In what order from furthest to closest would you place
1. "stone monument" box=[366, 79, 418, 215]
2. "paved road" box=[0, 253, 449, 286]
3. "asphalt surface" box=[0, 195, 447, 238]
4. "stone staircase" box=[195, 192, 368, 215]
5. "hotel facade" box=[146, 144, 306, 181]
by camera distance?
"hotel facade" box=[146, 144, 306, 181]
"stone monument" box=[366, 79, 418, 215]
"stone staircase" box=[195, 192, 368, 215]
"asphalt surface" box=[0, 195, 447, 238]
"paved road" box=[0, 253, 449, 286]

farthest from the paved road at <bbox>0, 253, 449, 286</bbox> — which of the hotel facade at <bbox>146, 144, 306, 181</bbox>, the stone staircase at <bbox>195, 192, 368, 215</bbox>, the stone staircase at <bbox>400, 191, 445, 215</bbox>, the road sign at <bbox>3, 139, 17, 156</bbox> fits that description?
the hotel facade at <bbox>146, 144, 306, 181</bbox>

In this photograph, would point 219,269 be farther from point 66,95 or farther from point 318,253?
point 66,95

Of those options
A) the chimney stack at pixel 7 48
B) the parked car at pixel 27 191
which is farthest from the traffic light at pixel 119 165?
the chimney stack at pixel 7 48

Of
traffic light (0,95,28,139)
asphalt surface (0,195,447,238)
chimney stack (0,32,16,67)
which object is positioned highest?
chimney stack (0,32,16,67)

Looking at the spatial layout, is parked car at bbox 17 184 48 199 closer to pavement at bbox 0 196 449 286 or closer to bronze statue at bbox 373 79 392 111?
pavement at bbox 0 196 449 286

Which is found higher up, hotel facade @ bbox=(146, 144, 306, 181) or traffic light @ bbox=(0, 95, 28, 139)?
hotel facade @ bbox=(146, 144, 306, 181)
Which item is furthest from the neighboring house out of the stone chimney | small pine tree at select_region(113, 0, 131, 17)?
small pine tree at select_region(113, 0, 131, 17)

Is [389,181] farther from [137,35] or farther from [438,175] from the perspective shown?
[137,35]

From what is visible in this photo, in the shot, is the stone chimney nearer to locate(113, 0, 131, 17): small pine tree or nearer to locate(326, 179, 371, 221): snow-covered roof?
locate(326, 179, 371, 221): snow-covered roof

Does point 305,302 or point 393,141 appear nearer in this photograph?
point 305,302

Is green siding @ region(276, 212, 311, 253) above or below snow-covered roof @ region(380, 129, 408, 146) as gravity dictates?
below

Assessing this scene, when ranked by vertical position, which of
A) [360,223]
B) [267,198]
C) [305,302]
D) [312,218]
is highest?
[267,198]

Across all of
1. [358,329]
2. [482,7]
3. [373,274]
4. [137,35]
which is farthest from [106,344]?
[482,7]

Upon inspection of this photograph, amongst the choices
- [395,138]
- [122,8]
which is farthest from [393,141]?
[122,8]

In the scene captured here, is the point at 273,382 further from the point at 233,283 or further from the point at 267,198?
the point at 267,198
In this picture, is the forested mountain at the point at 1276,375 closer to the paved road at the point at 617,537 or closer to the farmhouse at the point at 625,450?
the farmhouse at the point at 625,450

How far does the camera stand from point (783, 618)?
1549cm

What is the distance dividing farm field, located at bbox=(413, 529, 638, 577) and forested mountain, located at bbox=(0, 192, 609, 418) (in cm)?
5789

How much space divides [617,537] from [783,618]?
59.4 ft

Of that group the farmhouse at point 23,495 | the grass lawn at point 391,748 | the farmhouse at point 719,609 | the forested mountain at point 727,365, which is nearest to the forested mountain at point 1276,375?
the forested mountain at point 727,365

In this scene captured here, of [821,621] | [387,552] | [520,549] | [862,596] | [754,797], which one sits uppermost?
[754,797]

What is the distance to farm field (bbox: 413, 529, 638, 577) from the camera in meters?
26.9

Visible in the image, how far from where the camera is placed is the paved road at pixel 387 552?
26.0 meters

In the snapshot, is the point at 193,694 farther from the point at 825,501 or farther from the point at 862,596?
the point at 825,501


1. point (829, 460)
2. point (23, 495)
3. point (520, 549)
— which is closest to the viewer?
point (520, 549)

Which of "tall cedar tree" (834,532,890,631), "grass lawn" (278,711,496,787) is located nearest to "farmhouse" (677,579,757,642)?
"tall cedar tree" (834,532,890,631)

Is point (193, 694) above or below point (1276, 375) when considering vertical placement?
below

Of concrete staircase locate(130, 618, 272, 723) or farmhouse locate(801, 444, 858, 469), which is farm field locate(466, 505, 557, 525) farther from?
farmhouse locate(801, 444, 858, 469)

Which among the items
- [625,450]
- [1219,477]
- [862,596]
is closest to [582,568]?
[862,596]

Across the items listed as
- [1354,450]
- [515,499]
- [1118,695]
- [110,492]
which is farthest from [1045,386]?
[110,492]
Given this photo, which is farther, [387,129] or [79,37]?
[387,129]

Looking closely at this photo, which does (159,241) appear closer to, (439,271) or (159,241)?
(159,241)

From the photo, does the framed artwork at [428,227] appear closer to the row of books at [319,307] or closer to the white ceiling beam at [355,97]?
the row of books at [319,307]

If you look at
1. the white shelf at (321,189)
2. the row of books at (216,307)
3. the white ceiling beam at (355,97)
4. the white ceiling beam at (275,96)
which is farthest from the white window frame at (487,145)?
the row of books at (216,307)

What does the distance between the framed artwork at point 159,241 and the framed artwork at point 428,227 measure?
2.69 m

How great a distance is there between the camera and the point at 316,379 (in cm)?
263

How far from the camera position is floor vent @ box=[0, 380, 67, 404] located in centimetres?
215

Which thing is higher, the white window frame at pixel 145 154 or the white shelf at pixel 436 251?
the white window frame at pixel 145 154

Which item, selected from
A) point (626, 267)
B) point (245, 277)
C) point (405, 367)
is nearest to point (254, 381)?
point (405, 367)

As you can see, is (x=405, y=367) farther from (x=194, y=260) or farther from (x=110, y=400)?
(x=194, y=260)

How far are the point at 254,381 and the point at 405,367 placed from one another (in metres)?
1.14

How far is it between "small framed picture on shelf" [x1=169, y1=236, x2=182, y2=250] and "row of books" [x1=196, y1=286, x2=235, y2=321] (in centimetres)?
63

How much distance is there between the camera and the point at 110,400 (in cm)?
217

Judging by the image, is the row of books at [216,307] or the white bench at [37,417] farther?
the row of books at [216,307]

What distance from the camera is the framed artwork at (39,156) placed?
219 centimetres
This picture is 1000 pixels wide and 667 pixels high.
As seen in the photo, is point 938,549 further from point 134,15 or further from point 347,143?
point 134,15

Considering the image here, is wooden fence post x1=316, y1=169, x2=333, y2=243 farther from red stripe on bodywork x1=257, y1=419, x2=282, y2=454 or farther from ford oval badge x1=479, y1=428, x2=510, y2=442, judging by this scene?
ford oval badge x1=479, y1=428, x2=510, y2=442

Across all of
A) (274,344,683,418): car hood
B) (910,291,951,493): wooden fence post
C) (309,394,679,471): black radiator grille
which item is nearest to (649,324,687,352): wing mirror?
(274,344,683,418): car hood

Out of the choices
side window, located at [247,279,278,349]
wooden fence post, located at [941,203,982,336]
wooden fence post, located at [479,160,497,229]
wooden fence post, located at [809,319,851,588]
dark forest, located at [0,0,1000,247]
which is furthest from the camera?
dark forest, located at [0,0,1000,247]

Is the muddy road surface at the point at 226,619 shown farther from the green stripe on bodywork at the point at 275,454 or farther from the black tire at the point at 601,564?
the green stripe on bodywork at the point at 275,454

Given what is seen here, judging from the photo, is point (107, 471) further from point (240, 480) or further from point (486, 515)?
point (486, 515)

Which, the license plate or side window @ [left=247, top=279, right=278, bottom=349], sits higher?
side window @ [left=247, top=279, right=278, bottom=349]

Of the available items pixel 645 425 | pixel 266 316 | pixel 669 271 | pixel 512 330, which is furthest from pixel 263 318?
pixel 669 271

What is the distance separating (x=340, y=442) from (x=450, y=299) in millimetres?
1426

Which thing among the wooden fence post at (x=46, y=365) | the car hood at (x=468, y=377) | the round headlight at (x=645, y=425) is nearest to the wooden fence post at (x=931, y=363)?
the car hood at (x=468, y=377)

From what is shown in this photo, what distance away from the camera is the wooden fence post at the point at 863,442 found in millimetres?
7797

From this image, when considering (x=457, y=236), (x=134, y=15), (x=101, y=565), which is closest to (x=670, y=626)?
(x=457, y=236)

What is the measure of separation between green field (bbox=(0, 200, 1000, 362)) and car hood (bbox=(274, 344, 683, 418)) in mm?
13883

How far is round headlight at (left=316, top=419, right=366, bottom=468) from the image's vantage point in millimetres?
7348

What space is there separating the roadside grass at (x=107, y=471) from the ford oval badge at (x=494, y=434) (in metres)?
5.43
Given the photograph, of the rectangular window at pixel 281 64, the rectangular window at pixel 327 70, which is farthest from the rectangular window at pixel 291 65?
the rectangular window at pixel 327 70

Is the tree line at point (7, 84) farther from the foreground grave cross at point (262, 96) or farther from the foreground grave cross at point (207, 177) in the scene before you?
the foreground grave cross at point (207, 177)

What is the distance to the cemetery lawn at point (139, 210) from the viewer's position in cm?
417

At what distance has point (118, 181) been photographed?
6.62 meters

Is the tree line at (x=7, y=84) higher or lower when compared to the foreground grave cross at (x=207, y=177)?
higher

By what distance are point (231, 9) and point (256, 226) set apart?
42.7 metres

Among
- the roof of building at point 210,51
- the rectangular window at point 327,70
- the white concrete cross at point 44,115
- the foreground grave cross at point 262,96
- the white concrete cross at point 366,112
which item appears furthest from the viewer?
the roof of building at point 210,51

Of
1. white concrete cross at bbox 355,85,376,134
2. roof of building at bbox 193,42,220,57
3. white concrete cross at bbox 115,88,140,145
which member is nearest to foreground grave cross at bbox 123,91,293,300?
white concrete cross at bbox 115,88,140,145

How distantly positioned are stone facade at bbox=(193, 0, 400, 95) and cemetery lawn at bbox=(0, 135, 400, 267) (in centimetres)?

· · · ·

- Exercise goal -
Copy out the rows verbatim, everything from the line containing "What is the measure" down to the line containing "42.7 metres", with both of those lines included.

- Answer for the task -
What is the measure of separation between green field (bbox=(0, 200, 1000, 362)) and car hood (bbox=(274, 344, 683, 418)) in mm?
13883

How far is round headlight at (left=316, top=419, right=366, bottom=468) from the image's vantage point in millimetres?
7348

What space is there separating the roadside grass at (x=107, y=471) from the ford oval badge at (x=494, y=434) (in metres)?
5.43
Given the photograph, of the rectangular window at pixel 281 64, the rectangular window at pixel 327 70, which is farthest from the rectangular window at pixel 291 65?
the rectangular window at pixel 327 70

Is the tree line at point (7, 84) farther from the foreground grave cross at point (262, 96) or farther from the foreground grave cross at point (207, 177) in the scene before you?
the foreground grave cross at point (207, 177)

What is the distance to the cemetery lawn at point (139, 210) from the viewer's position in cm?
417

At what distance has point (118, 181) been photographed?
6.62 meters

Is the tree line at (x=7, y=84) higher or lower when compared to the foreground grave cross at (x=207, y=177)?
higher

By what distance are point (231, 9) and point (256, 226) set apart?
42.7 metres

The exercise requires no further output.